Information given:

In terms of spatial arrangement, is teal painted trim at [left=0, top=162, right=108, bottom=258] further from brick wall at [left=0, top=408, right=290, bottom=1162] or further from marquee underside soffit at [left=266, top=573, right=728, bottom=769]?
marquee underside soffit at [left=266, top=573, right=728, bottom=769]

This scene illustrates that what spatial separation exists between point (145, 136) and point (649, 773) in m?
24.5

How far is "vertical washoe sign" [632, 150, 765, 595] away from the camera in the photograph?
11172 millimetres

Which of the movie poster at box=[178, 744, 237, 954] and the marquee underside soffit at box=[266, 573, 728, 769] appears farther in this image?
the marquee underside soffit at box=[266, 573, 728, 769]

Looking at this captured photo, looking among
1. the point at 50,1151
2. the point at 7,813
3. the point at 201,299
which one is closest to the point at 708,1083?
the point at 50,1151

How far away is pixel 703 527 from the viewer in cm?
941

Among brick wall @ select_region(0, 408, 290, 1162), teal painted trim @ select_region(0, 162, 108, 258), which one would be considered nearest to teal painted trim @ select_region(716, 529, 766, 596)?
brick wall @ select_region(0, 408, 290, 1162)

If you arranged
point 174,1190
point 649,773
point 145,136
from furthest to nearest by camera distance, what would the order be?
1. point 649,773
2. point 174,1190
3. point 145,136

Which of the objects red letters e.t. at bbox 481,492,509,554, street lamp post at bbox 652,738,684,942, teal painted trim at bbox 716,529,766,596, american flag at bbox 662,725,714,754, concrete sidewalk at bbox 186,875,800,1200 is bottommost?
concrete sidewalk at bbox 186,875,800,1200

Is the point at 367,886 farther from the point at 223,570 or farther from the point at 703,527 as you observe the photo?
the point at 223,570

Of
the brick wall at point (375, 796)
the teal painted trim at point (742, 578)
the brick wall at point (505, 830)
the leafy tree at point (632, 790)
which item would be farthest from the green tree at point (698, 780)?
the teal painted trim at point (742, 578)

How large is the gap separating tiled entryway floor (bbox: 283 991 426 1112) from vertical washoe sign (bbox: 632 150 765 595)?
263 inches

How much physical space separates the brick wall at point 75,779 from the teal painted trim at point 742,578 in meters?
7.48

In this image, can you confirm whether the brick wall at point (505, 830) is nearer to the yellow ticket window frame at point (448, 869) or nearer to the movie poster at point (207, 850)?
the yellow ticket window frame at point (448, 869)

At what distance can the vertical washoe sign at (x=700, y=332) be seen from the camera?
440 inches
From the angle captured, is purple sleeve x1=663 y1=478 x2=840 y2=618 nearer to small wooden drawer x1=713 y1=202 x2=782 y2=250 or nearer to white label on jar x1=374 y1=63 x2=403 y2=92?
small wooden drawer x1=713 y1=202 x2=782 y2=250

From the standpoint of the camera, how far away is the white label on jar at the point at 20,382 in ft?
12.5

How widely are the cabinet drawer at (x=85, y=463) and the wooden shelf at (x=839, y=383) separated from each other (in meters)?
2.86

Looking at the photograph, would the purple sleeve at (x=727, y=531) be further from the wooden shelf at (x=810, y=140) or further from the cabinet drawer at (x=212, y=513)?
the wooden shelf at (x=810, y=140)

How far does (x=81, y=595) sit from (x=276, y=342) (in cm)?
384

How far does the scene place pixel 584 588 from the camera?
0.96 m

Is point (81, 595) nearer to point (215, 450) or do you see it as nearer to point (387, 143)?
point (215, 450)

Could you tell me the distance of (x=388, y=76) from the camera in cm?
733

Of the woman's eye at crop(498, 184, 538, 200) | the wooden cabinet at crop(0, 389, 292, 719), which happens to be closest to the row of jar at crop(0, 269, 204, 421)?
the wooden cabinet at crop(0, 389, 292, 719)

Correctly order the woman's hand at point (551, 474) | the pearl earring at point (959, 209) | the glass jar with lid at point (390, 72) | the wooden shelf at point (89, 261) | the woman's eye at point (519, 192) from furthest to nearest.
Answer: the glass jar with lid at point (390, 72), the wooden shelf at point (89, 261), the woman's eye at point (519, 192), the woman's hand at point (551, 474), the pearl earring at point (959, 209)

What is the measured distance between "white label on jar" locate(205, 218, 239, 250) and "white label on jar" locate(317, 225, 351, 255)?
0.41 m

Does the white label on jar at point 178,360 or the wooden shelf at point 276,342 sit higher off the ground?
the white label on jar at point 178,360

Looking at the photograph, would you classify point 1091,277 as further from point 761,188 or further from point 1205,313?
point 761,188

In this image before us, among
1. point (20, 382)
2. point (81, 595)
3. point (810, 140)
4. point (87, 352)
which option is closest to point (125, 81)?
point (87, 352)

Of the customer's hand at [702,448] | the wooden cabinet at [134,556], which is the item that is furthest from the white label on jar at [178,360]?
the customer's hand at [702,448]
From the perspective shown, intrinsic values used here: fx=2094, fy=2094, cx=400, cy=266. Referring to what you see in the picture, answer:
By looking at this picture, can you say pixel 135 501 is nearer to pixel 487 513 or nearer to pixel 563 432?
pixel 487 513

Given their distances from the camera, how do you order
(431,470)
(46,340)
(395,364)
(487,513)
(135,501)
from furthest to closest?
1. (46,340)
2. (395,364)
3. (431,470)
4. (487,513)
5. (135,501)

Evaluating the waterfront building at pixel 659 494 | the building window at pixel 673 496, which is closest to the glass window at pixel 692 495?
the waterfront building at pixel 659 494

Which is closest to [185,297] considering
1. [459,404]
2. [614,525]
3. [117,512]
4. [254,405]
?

What you have to do:
Print the records once more, exactly as they were given.

Response to this exercise:
In terms of spatial arrangement, is teal painted trim at [left=0, top=162, right=108, bottom=258] further from brick wall at [left=0, top=408, right=290, bottom=1162] or further from marquee underside soffit at [left=266, top=573, right=728, bottom=769]?
marquee underside soffit at [left=266, top=573, right=728, bottom=769]

This scene illustrates that what spatial separation exists between point (145, 136) and point (649, 773) in m?
24.5

How far is "vertical washoe sign" [632, 150, 765, 595] away from the camera in the photograph?
11172 millimetres

Which of the movie poster at box=[178, 744, 237, 954] and the marquee underside soffit at box=[266, 573, 728, 769] appears farther in this image?
the marquee underside soffit at box=[266, 573, 728, 769]

Looking at this captured photo, looking among
1. the point at 50,1151
2. the point at 7,813
3. the point at 201,299
which one is closest to the point at 708,1083?
the point at 50,1151

How far away is pixel 703 527 from the viewer in cm?
941

Among brick wall @ select_region(0, 408, 290, 1162), teal painted trim @ select_region(0, 162, 108, 258), which one would be considered nearest to teal painted trim @ select_region(716, 529, 766, 596)?
brick wall @ select_region(0, 408, 290, 1162)

If you arranged
point 174,1190
point 649,773
point 145,136
from furthest to nearest by camera distance, what would the order be?
1. point 649,773
2. point 174,1190
3. point 145,136

Which of the objects red letters e.t. at bbox 481,492,509,554, street lamp post at bbox 652,738,684,942, teal painted trim at bbox 716,529,766,596, american flag at bbox 662,725,714,754, concrete sidewalk at bbox 186,875,800,1200 is bottommost?
concrete sidewalk at bbox 186,875,800,1200

Is the point at 367,886 farther from the point at 223,570 or farther from the point at 703,527 as you observe the photo?
the point at 223,570

Of
the brick wall at point (375, 796)
the teal painted trim at point (742, 578)
the brick wall at point (505, 830)
the leafy tree at point (632, 790)
which item would be farthest from the green tree at point (698, 780)?
the teal painted trim at point (742, 578)

How large is the gap separating tiled entryway floor (bbox: 283 991 426 1112) from vertical washoe sign (bbox: 632 150 765 595)?
263 inches

How much physical space separates the brick wall at point 75,779 from the teal painted trim at point 742,578 in meters?
7.48

In this image, can you confirm whether the brick wall at point (505, 830) is nearer to the yellow ticket window frame at point (448, 869) or nearer to the movie poster at point (207, 850)?
the yellow ticket window frame at point (448, 869)

At what distance can the vertical washoe sign at (x=700, y=332) be seen from the camera?
440 inches
From the angle captured, is purple sleeve x1=663 y1=478 x2=840 y2=618 nearer to small wooden drawer x1=713 y1=202 x2=782 y2=250 or nearer to white label on jar x1=374 y1=63 x2=403 y2=92?
small wooden drawer x1=713 y1=202 x2=782 y2=250

From the standpoint of the camera, how far away is the white label on jar at the point at 20,382 in ft?
12.5

How widely are the cabinet drawer at (x=85, y=463) and the wooden shelf at (x=839, y=383) separated from each other (in meters)?
2.86

Looking at the photograph, would the purple sleeve at (x=727, y=531) be further from the wooden shelf at (x=810, y=140) or further from the cabinet drawer at (x=212, y=513)?
the wooden shelf at (x=810, y=140)

How far does (x=81, y=595) sit from (x=276, y=342) (in cm)?
384

How far does the scene place pixel 584 588 from the camera?
0.96 m

Is point (81, 595) nearer to point (215, 450) or do you see it as nearer to point (387, 143)?
point (215, 450)

Could you tell me the distance of (x=388, y=76) from the camera in cm?
733

Of the woman's eye at crop(498, 184, 538, 200) | the wooden cabinet at crop(0, 389, 292, 719), which happens to be closest to the row of jar at crop(0, 269, 204, 421)?
the wooden cabinet at crop(0, 389, 292, 719)

Correctly order the woman's hand at point (551, 474) | the pearl earring at point (959, 209) | the glass jar with lid at point (390, 72) | the wooden shelf at point (89, 261) | the woman's eye at point (519, 192) from furthest to nearest.
Answer: the glass jar with lid at point (390, 72), the wooden shelf at point (89, 261), the woman's eye at point (519, 192), the woman's hand at point (551, 474), the pearl earring at point (959, 209)

What is the measured distance between "white label on jar" locate(205, 218, 239, 250) and "white label on jar" locate(317, 225, 351, 255)?
0.41 m

Does the white label on jar at point 178,360 or the wooden shelf at point 276,342 sit higher off the ground?
the white label on jar at point 178,360

Looking at the photograph, would you classify point 1091,277 as further from point 761,188 or further from point 1205,313?
point 761,188

In this image before us, among
1. point (20, 382)
2. point (81, 595)
3. point (810, 140)
4. point (87, 352)
which option is closest to point (125, 81)?
point (87, 352)

Of the customer's hand at [702,448] | the wooden cabinet at [134,556], which is the item that is furthest from the white label on jar at [178,360]?
the customer's hand at [702,448]
From the perspective shown, intrinsic values used here: fx=2094, fy=2094, cx=400, cy=266. Referring to what you see in the picture, answer:
By looking at this picture, can you say pixel 135 501 is nearer to pixel 487 513 or nearer to pixel 563 432?
pixel 487 513

Given their distances from the camera, how do you order
(431,470)
(46,340)
(395,364)
(487,513)
(135,501)
from furthest to closest?
1. (46,340)
2. (395,364)
3. (431,470)
4. (487,513)
5. (135,501)

Evaluating the waterfront building at pixel 659 494 | the building window at pixel 673 496, which is closest to the glass window at pixel 692 495?
the waterfront building at pixel 659 494

Which is closest to [185,297] considering
1. [459,404]
2. [614,525]
3. [117,512]
4. [254,405]
?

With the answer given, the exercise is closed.